La question est de savoir si la combinaison des faits, et singulièrement une rétrogradation non formalisée, permet de présumer un harcèlement et d’entraîner la nullité de la rupture. La cour retient la présomption, affirme que « pris dans leur ensemble, ils laissent – eux – présumer l’existence d’un harcèlement moral », puis qualifie la rétrogradation en des termes nets. Elle juge en effet: « Ce déclassement, cette rétrogradation de fait, jamais formalisée, constitue un acte de harcèlement » et en déduit la nullité du licenciement.

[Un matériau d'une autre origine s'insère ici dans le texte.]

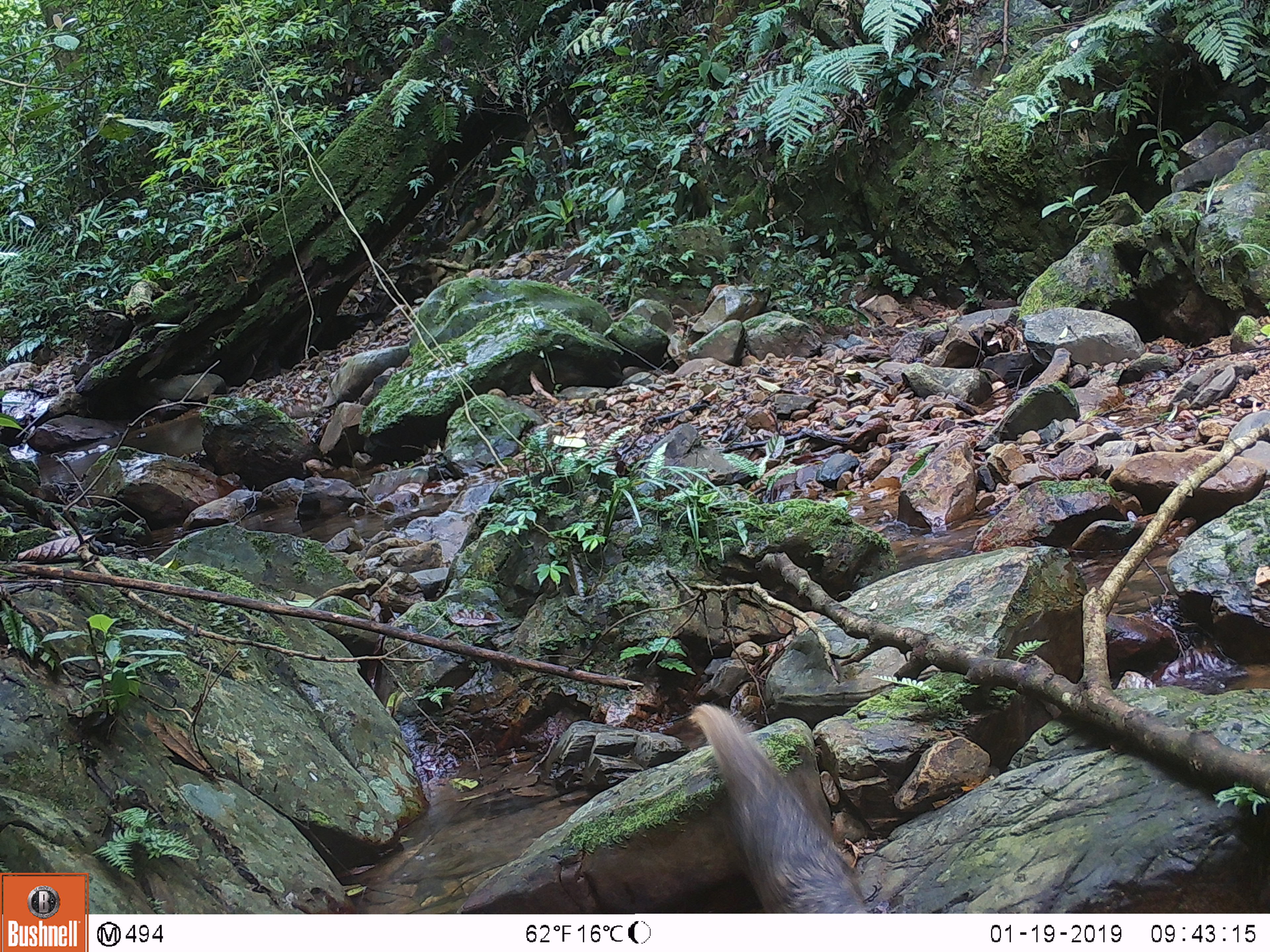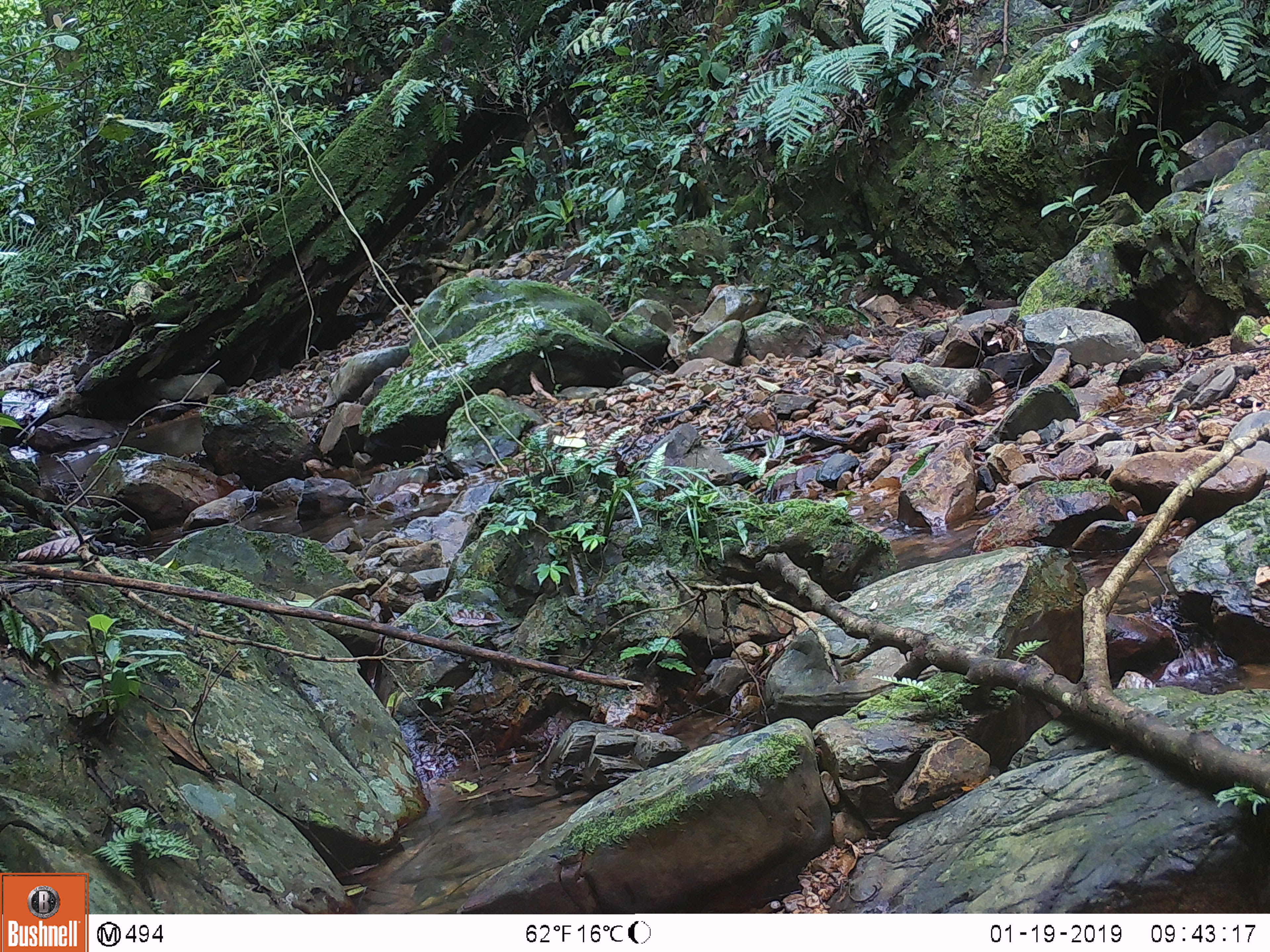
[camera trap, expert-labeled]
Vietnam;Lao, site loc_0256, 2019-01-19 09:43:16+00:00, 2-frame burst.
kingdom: Animalia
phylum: Chordata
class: Mammalia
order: Carnivora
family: Herpestidae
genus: Urva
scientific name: Urva urva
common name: crab-eating mongoose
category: crab eating mongoose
Crab eating mongoose (crab-eating mongoose) (Urva urva). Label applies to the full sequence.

**I. La qualification du harcèlement moral par la rétrogradation de fait**
**A. Le régime probatoire et les éléments retenus**
Les juges rappellent le mécanisme probatoire des articles L. 1152-1 et L. 1154-1, qui impose au salarié de présenter des éléments laissant supposer l’existence d’un harcèlement. Après examen des pièces, la cour constate que les retraits de moyens et la modification des fonctions atteignent un seuil significatif. Elle énonce que « pris dans leur ensemble, ils laissent – eux – présumer l’existence d’un harcèlement moral », basculant ainsi la charge vers l’employeur. Ce dernier justifie la restitution du véhicule par l’échéance d’un leasing, raison objective écartant tout grief sur ce point précis. En revanche, l’argumentation défensive échoue à neutraliser les indices tirés de l’organigramme et des cartes professionnelles, révélant une altération durable du statut.

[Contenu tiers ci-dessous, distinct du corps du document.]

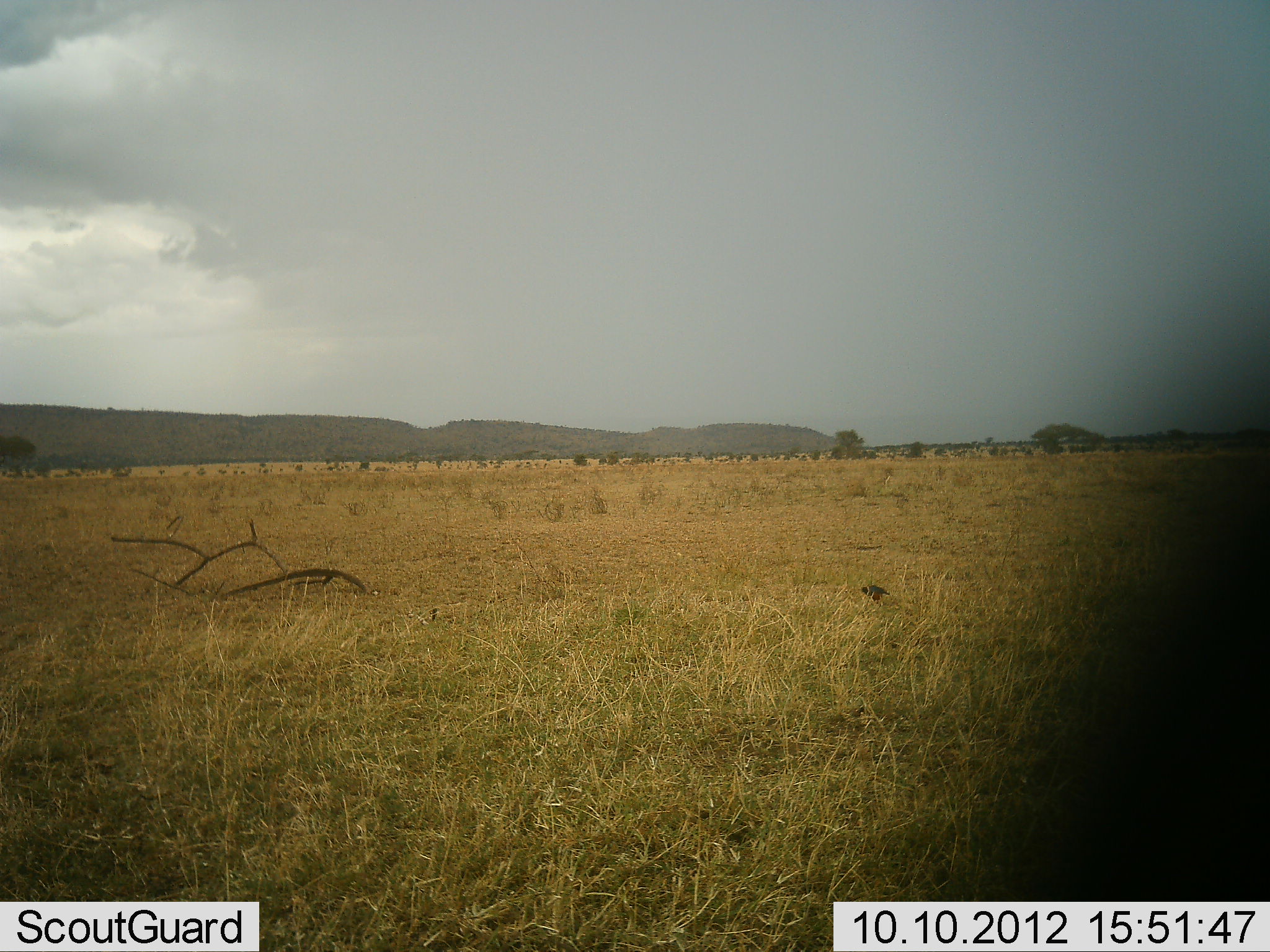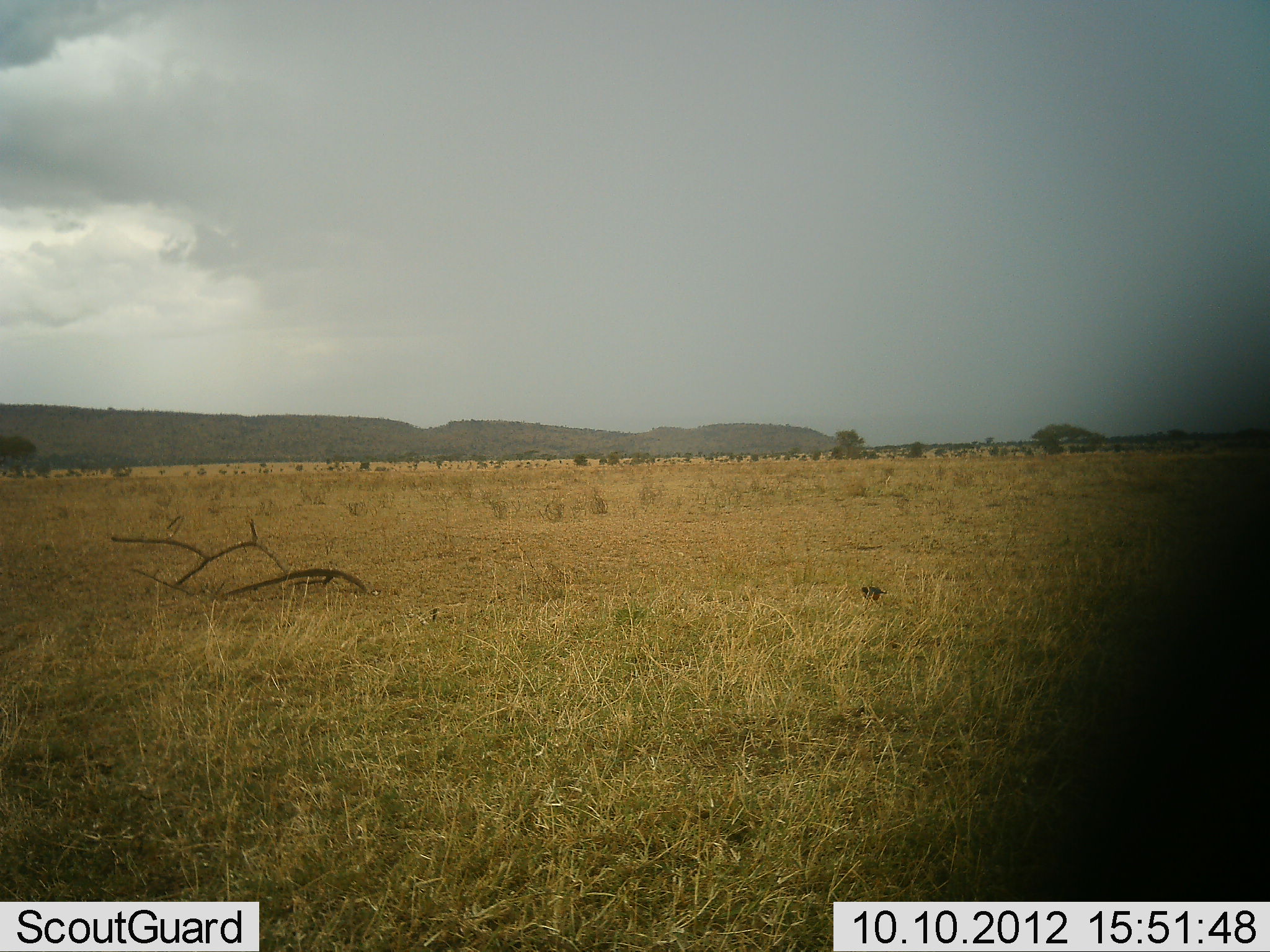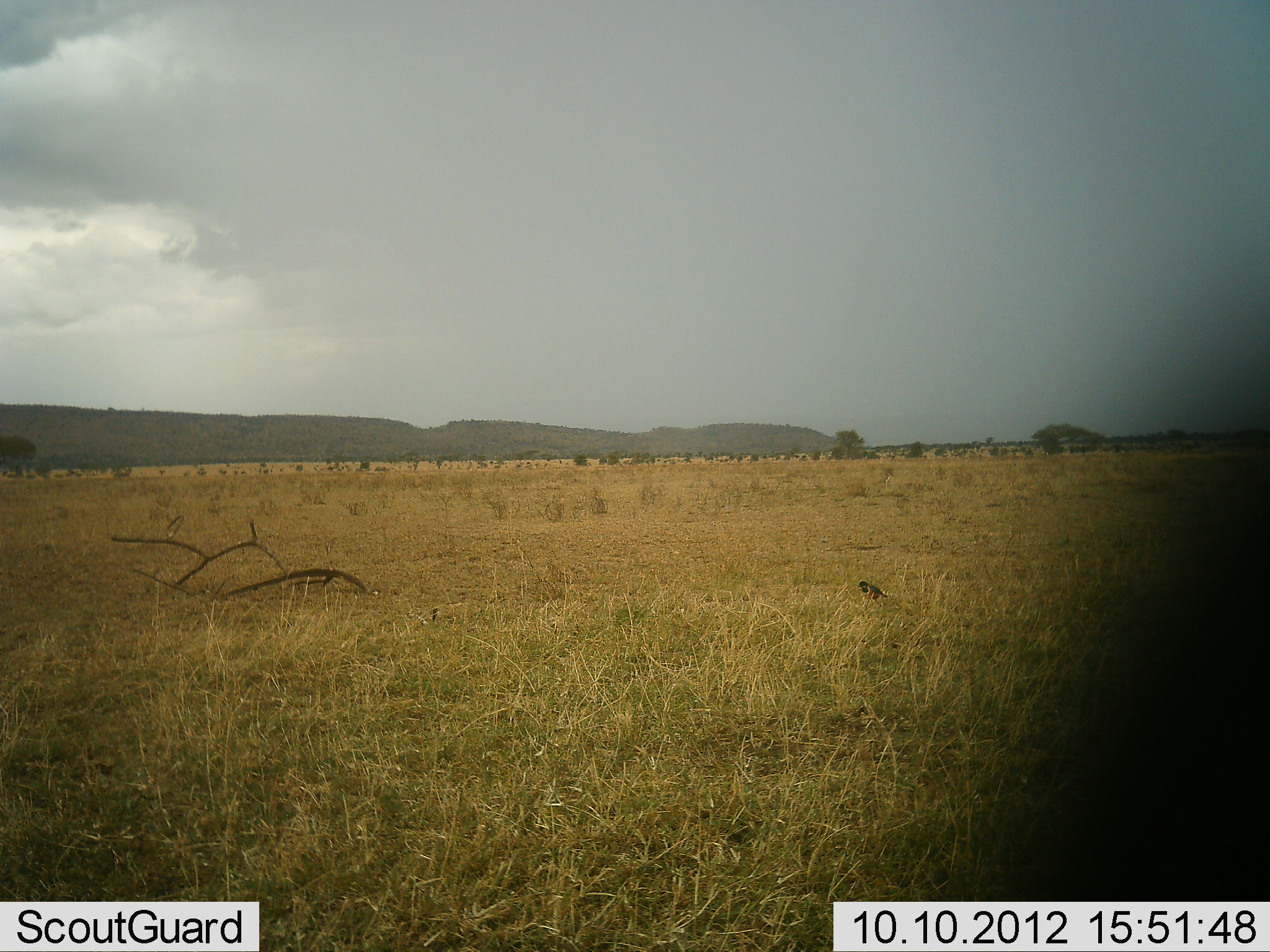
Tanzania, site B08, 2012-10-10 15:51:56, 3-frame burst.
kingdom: Animalia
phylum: Chordata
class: Aves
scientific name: Aves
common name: bird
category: otherbird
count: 1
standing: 60%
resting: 0%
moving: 10%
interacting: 0%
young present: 0%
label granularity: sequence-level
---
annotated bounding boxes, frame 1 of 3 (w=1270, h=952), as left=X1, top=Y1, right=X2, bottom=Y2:
animal: left=859, top=584, right=891, bottom=603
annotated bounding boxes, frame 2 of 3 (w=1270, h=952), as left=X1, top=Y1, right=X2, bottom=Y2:
animal: left=861, top=585, right=887, bottom=606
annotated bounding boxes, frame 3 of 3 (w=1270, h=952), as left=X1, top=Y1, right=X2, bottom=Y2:
animal: left=858, top=581, right=888, bottom=606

**B. La rétrogradation non formalisée comme agissement constitutif**
La motivation centrale tient à la déqualification fonctionnelle, opérée sans acte formalisé, qui prive le salarié de voies de contestation et modifie la substance de ses responsabilités. La cour tranche sans détour: « Ce déclassement, cette rétrogradation de fait, jamais formalisée, constitue un acte de harcèlement ». Elle souligne la répétition, en relevant que « il ne s’agit pas d’un acte isolé », puisqu’elle a perduré près d’une année, caractérisant la répétition exigée par le texte. La durée identifiée, jointe à la substitution d’une responsable interposée, établit l’atteinte aux conditions de travail et à la dignité professionnelle, conformément au cadre légal. La solution s’inscrit dans une ligne où la rétrogradation non acceptée, même sans baisse de rémunération apparente, peut révéler un harcèlement par déclassement fonctionnel.

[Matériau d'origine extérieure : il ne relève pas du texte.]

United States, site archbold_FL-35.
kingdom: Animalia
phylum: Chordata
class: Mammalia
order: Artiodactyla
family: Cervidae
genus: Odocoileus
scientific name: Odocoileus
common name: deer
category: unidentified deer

**II. Les effets sur la rupture et l’indemnisation**
**A. La nullité du licenciement et l’office du juge**
La nullité de la rupture exige un lien avec les agissements incriminés, que l’office du juge apprécie souverainement. La cour cite utilement que « Un employeur ne peut se prévaloir d’un motif de licenciement qu’il a causé ou auquel il a contribué ». Elle ajoute que « Le lien entre une situation de harcèlement moral et le motif du licenciement est établi souverainement (…) par le juge », qui doit le caractériser pour prononcer la nullité. Or, dès le début de l’année 2019, le salarié n’exerçait plus la direction effective et ne disposait plus du pouvoir d’influer sur les résultats. Les insuffisances invoquées procèdent ainsi d’une situation créée par l’employeur; la nullité est prononcée sur le fondement de l’article L. 1152-3.
**B. L’indemnisation hors barème et le préjudice distinct**
La réparation suit deux axes distincts, que la décision ordonne avec clarté et une rigueur conforme au principe de réparation intégrale. En premier lieu, la cour rappelle que le barème d’indemnisation des licenciements sans cause réelle et sérieuse « ne s’applique pas aux faits de harcèlement moral ». Elle fixe l’indemnité à l’équivalent de sept mois de salaire, au vu de l’ancienneté, de l’âge et des éléments de situation produits, jugés insuffisants pour davantage. En second lieu, la décision cite que « L’octroi de dommages et intérêts pour un licenciement nul en lien avec des faits de harcèlement moral ne fait pas obstacle à une demande distincte de dommages et intérêts pour préjudice moral ». Elle précise en outre l’exigence d’une réparation « sans perte ni profit pour la victime », interdisant toute double indemnisation du même préjudice. Faute d’éléments sur un dommage autonome, la demande spécifique est rejetée, sans remettre en cause la réparation allouée au titre de la nullité. L’arrêt consacre ainsi l’efficacité probatoire d’un déclassement durable, non formalisé, et ordonne les suites indemnitaires appropriées, hors barème, en stricte conformité avec le droit positif.